::: TEXT SHOWN :::

Big Tech Gets Some Answers in Final U.K. Digital Tax Bill

March 20, 2020, 6:01 AM UTC

Tech giants got a little more clarity on what types of revenues would fall within scope of the U.K.’s proposed 2% digital tax.

The latest Finance draft legislation released Thursday answered some of the questions the U.K. tax agency received when it opened a public consultation on the topic last year—including more details on which revenues would be subject to the tax and which should be exempt.

The measure applies a 2% tax to revenues from social media platforms, search engines, and online marketplaces—likely hitting tech giants like Facebook.com and Amazon.com Inc. It applies to companies with revenues of at least 500 million pounds ($580 million) of worldwide digital revenue and 25 million pounds of U.K. digital sales. The tax would go into effect April 1, pending its passage by Parliament.

But practitioners said important questions still remain, including whether the U.K. would unwind the tax if an OECD-led effort gets nearly 140 countries to agree to overhaul how the digital economy is taxed. And companies will want to know which countries’ digital taxes would qualify for a provision that reduces their U.K. tax liability under the measure.

Revenues

The newest draft legislation clarified when revenue would be taxed, for example, when it is from an online marketplace transaction in which a U.K. user is a party; from an online marketplace and connected to land or accommodation in the U.K.; or connected to online advertising on an online marketplace that is paid for, viewed, or otherwise consumed by U.K. users.

“It seems like they’re doing obviously what they generally intended, in trying to catch a lot of remote digital services,” said Daniel Bunn, vice president of global projects at the Tax Foundation, where he focuses on international tax issues.

The additional details on covered revenues aren’t a material change from earlier drafts, said David Klass, head of tax at law firm Hunter Andrews Kurth. But “it is useful that the government is clarifying for companies what types of revenue are caught, and explaining explicitly what was implied in the previous draft,” he said.

:::

ASSIGNED TASK A:
Decide whether each statement agrees with the article on the U.K. digital tax bill, answering yes or no and quoting the words of the article that settle it. (i) The proposed tax is set at 2%. (ii) The tax reaches companies with at least 25 million pounds of worldwide digital revenue. (iii) David Klass called the added details on covered revenues a material change from earlier drafts.
ASSIGNED TASK B:
Recast the paragraph of the article on the U.K. digital tax bill that opens "The measure applies a 2% tax" as a short list that keeps its main facts.
ASSIGNED TASK C:
Pick up the article on the U.K. digital tax bill after its last sentence and carry it on.

::: INFORMATION GIVEN :::

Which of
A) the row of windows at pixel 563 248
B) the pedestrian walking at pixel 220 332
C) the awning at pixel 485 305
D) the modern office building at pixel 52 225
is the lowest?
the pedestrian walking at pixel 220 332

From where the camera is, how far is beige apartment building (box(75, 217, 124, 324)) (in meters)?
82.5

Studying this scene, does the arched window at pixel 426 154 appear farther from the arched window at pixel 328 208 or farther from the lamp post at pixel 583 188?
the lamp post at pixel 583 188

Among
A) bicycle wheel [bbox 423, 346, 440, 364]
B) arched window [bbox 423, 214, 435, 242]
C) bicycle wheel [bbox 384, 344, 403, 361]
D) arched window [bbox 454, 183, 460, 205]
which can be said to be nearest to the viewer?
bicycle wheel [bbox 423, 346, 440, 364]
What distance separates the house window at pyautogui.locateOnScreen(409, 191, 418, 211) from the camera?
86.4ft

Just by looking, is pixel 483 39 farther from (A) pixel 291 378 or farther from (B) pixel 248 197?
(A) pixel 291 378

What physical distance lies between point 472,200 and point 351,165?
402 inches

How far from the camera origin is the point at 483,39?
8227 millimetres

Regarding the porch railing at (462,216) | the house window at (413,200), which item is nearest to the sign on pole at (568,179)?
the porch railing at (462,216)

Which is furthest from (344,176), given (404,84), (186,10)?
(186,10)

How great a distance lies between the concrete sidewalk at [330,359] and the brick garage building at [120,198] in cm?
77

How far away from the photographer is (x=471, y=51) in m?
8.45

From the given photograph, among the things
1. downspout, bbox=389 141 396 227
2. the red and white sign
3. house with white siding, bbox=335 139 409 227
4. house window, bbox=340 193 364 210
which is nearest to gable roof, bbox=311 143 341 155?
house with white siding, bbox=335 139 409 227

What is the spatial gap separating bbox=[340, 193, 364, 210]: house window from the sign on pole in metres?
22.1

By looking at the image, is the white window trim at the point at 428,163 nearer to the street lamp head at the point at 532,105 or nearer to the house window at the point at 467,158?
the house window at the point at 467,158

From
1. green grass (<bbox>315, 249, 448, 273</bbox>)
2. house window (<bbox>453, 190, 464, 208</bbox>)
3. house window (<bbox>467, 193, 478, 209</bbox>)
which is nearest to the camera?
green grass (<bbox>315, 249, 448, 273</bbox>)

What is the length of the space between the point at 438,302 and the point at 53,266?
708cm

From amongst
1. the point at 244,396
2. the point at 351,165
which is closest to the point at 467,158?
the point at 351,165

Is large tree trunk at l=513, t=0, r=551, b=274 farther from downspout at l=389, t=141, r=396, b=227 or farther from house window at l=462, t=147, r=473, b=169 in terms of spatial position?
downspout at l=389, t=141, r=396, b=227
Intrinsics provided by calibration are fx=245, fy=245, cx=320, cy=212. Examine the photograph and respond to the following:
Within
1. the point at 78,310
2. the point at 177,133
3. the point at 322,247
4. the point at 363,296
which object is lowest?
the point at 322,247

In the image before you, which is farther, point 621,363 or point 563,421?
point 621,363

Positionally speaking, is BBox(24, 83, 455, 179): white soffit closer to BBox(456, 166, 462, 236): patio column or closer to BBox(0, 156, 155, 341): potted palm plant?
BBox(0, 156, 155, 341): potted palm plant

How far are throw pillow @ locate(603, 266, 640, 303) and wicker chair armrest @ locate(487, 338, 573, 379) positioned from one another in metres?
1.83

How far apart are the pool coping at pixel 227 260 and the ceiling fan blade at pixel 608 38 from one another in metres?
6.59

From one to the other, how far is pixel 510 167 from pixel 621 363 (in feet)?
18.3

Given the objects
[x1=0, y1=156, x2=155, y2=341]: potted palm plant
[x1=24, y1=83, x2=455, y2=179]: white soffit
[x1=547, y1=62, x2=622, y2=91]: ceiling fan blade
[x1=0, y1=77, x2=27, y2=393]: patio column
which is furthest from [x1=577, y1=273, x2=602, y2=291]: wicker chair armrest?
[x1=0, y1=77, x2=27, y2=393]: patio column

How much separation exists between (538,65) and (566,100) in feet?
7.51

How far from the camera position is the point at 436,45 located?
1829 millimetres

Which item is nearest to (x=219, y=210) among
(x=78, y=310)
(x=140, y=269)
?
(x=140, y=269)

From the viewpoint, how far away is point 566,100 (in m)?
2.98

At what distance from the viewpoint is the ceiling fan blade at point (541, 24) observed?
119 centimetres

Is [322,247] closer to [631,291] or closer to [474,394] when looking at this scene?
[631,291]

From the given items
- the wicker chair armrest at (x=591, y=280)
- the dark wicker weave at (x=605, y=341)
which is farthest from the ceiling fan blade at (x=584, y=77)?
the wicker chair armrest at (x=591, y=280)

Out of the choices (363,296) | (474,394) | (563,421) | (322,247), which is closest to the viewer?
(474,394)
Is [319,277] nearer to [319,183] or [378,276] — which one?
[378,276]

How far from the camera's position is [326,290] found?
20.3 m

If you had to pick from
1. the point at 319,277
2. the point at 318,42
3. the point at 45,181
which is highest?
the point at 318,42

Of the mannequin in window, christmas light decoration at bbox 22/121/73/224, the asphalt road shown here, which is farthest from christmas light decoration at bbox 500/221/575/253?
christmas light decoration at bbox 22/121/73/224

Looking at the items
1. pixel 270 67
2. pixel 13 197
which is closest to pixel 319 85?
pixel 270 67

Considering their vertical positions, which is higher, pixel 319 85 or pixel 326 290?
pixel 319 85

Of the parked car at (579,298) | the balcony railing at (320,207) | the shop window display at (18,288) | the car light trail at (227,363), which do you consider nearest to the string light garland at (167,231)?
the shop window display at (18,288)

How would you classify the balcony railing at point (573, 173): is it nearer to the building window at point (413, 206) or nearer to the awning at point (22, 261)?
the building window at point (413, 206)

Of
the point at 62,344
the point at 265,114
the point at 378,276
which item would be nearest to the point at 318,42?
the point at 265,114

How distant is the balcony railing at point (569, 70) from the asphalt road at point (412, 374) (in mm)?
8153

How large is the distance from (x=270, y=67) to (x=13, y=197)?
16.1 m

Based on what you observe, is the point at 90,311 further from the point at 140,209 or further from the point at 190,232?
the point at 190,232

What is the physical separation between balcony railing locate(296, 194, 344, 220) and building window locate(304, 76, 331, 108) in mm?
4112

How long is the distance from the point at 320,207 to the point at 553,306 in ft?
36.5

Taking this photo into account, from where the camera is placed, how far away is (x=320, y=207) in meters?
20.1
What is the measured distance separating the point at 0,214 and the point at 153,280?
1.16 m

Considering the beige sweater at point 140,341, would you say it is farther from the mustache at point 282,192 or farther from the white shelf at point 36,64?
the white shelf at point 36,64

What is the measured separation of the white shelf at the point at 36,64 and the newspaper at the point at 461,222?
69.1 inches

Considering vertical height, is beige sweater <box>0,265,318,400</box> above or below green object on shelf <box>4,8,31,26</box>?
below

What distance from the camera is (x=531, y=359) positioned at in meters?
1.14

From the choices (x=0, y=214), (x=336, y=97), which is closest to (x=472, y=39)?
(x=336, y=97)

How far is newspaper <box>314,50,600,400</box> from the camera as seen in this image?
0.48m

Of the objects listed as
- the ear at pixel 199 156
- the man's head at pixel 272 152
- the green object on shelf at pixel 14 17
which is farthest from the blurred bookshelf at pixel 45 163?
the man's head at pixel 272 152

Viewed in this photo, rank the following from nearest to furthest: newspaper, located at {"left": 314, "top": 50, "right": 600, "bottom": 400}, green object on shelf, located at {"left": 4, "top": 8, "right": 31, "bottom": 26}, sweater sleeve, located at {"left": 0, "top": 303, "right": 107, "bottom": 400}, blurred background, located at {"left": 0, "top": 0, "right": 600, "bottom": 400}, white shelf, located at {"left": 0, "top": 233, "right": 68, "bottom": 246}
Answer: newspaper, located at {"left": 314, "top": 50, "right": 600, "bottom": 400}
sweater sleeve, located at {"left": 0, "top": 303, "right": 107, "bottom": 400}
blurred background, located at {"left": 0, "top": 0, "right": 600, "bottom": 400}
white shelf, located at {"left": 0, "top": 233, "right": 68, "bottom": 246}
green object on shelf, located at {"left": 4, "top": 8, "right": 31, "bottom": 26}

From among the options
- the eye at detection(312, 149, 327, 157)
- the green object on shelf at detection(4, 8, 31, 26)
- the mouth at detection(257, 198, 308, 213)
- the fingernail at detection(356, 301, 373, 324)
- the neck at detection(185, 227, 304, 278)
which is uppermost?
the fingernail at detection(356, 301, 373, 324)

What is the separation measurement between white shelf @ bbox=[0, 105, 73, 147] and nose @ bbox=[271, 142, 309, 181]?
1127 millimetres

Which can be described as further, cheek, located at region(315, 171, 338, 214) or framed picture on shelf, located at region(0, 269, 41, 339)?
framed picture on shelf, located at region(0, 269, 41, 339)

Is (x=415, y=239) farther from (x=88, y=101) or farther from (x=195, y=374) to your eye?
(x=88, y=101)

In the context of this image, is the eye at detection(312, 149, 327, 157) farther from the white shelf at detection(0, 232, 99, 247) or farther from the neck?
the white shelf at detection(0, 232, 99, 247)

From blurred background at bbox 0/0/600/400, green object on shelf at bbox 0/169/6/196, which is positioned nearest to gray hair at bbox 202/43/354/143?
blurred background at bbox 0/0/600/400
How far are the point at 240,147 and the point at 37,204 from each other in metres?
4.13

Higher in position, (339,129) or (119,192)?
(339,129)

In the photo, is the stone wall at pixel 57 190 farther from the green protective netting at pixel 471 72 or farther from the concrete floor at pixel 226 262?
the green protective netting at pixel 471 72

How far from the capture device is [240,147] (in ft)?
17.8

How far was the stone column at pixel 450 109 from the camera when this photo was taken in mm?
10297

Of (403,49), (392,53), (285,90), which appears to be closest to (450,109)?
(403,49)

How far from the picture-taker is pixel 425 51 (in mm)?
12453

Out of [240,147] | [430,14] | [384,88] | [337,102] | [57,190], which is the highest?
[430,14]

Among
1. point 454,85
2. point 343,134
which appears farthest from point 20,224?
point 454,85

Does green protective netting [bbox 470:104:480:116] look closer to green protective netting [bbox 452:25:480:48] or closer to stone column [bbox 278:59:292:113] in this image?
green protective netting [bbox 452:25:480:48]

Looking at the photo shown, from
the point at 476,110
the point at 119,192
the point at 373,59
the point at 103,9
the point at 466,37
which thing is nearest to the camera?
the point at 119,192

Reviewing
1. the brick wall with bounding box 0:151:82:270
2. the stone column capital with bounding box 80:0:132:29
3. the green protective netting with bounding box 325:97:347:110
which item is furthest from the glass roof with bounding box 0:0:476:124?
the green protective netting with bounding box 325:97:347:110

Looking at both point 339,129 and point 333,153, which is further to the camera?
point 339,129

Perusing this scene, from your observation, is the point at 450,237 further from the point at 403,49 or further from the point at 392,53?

:::

ANSWER SPACE A:
(i) Yes: "The measure applies a 2% tax to revenues from social media platforms, search engines, and online marketplaces"
(ii) No: "It applies to companies with revenues of at least 500 million pounds ($580 million) of worldwide digital revenue and 25 million pounds of U.K. digital sales."
(iii) No: "The additional details on covered revenues aren’t a material change from earlier drafts, said David Klass"

ANSWER SPACE B:
- Rate: 2% on revenues from social media platforms, search engines, and online marketplaces.
- Likely targets: tech giants such as Facebook.com and Amazon.com Inc.
- Thresholds: at least 500 million pounds ($580 million) of worldwide digital revenue and 25 million pounds of U.K. digital sales.
- Start date: April 1, pending passage by Parliament.

ANSWER SPACE C:
Some Exemptions

Earlier versions of the legislation had built in an exemption for financial services, so online trading of bonds and shares were exempt but it wasn’t clear that foreign exchange and commodities trading would be as well, Dan Neidle, a partner at Clifford Chance in London said in a March 16 email.

The legislation now confirms that those services will also be carved out.

The tax excludes online financial marketplaces—including those that facilitate trading financial instruments, commodities, and foreign exchange, the document said.

The new draft also clarified that while search engine revenues are captured by the tax, companies won’t see their revenues subject to the measure just because their website contains a search function—even if that function helps the site generate revenue, said Matthew Herrington, partner, international tax at KPMG in London on March 19.

“It’s helpful for retailers and e-commerce sites who have websites with search function to know that they won’t be considered search engines,” Herrington said.

The U.K.’s digital services tax already excludes retailers and e-commerce sites that sell their own products from the definition of online marketplaces.

Alternative Calculations

Companies may still have questions on a provision aimed at helping soften the full blow of the tax for low-margin companies.

The legislation would let lower-margin companies separate their digital revenues by the service type—online advertising versus online marketplace, for example—and allocate expenses against each service type individually.

The “alternative basis of calculation” provision—which has been part of the legislation since earlier drafts—addresses criticisms that the tax disproportionately hurts low-margin companies, Bunn said. Low-margin companies that complete the full calculation could see lower tax liabilities.

But it isn’t clear which expenses would be applicable, and companies may find tax authorities challenging whether they’d allocated the expenses properly, Bunn added.

International View

The U.K. measure would apply a 50% discount on the tax when the income comes from a transaction that’s also subject to a similar digital tax in another country.

A major unanswered question remains as to which digital services taxes the U.K. tax agency will consider eligible for this discount, Herrington said.

“The government still hasn’t made this clear which DSTs this will apply to (merely noting in the guidance published alongside today’s legislation that it will clarify this “in due course”) and will need to do this soon as the tax is only weeks away from being implemented,” he said.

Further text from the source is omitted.